The lecturers unanimously resolved this during an emergency college academic board meeting chaired by the the college principal Prof Edward Kirumira. The meeting was held in the Gender Conference hall at the school of Women and Gender Studies on Wednesday.

“We have agreed to give management a grace period of up to February 14. And within that time, central management has agreed to clear all the dues related to evening program,” Prof Kirumira told URN in an interview. The lecturers noted that teaching on the evening program in its current form is no longer tenable.

The same meeting also resolved that the college proposes modalities for a new program. According to Prof Kirumira, the college is considering shifting the evening program to afternoon or running parallel programs.

“We have also agreed in the academic board meeting that the evening program in its current form is no longer tenable, and that we’re going to restructure the evening program in a way that will not completely remove the evening program but is presented in a different way.

We have talked about the various proposals, we have talked about a parallel program with the current day program or an afternoon program. It was noted that from the academic year 2018/19 we’ll not admit students for the evening program in its current form”, said Kirumira.

Kirumira says that he has asked all deans to compile all outstanding evening teaching claims by staff so as to forward them to the university for payment.

According to Kirumira, there is need to rethink the evening program since it is not supported by support and administrative staff because most of them leave by 5:00pm.

“Sometimes when we look at the evening program, we look at the hour, the one hour and so we look at the physical lecturers who are teaching. But there have to be administrators who manage that program, there has to be cleaners in the evening.

So really when you look at the evening program, it is not supported by the support staff or the administrative staff. I have 395 staff, so everybody is affected because by either coordinators or lecturers, teachers per se or administrators or support staff. So I think we also need to rethink the who concept of workload,” he added.

CHUSS is the largest college at Makerere with five schools and close to 9000 students. The meeting came after lecturers in the School of Liberals and Performing Arts, School of Languages Literature and Communication, School of Gender and Women Studies and School of Psychology resolved to withdraw their services from the evening program citing failure by management to pay them extra load allowances.

They advised all students on the evening program to join the day time lectures. The university held a meeting with the lecturers and asked them to resume teaching and promised to clear their arrears by February 14.


Every lecturer at Makerere is expected to teach 10 hours each week. Due to under-funding by government, the university liberalised courses leading to the creation of more courses and introduction of evening courses in early 1990s.

The university resolved to pay lecturers allowances to teach on the evening program for the extra load. Lecturers would earn between Shs 30,000 and Shs 50,000 each hour.

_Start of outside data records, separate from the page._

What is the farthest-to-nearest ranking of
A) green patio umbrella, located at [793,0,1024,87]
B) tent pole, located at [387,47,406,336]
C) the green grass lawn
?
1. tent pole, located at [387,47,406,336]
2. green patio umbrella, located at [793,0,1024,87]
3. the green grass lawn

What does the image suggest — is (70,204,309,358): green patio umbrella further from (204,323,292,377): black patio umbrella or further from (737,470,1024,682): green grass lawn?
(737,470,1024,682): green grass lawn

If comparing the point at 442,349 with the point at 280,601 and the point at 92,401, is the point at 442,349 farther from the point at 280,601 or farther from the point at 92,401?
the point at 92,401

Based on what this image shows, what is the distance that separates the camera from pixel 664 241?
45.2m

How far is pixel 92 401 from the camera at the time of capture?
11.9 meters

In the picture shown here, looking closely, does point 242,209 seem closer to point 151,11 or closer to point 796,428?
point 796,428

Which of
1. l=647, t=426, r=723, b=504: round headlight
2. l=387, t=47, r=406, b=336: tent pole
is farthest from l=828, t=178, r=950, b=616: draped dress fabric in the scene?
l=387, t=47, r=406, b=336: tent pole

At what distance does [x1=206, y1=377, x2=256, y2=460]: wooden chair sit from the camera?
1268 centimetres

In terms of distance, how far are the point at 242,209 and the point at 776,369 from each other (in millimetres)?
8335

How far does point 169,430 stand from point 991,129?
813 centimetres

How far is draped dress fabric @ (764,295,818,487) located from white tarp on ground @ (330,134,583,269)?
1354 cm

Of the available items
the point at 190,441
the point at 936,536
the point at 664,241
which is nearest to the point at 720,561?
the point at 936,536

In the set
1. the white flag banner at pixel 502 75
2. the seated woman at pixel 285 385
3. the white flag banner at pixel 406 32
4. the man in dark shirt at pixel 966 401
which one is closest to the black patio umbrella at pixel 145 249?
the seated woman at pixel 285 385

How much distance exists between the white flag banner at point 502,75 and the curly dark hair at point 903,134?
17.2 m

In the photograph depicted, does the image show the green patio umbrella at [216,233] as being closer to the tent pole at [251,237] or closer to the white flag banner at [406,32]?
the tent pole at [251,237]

Following the demands of staff for a pay rise in 2013 and subsequent closure of the university due to the lecturers strike, the University Council collapsed all the staff allowances into what was then referred to as an incentive paid to all staff per month.

However, the university failed to pay staff for eight months prompting them to lay down their tools again in 2016. The staff strike prompted students to strike forcing President Yoweri Museveni to close the university in his capacity as a visitor to public universities.

He appointed a Visitation Committee to study the causes of discontent among students and staff. The visitation committee recommended that the incentive allowance be abolished.


#1 Lakwena 2018-02-02 08:51

The biggest problem in Uganda is institutionalized dishonesty and self-service to public resources by a few mindless and heartless individuals.

Otherwise there is enough resources in this country, institutions and aliases to satisfactorily go around.

In other words, we are being afflicted by a severe moral deficit. Unless we re-examine our levels of honesty, the situation can only get worse, which is institutional collapse.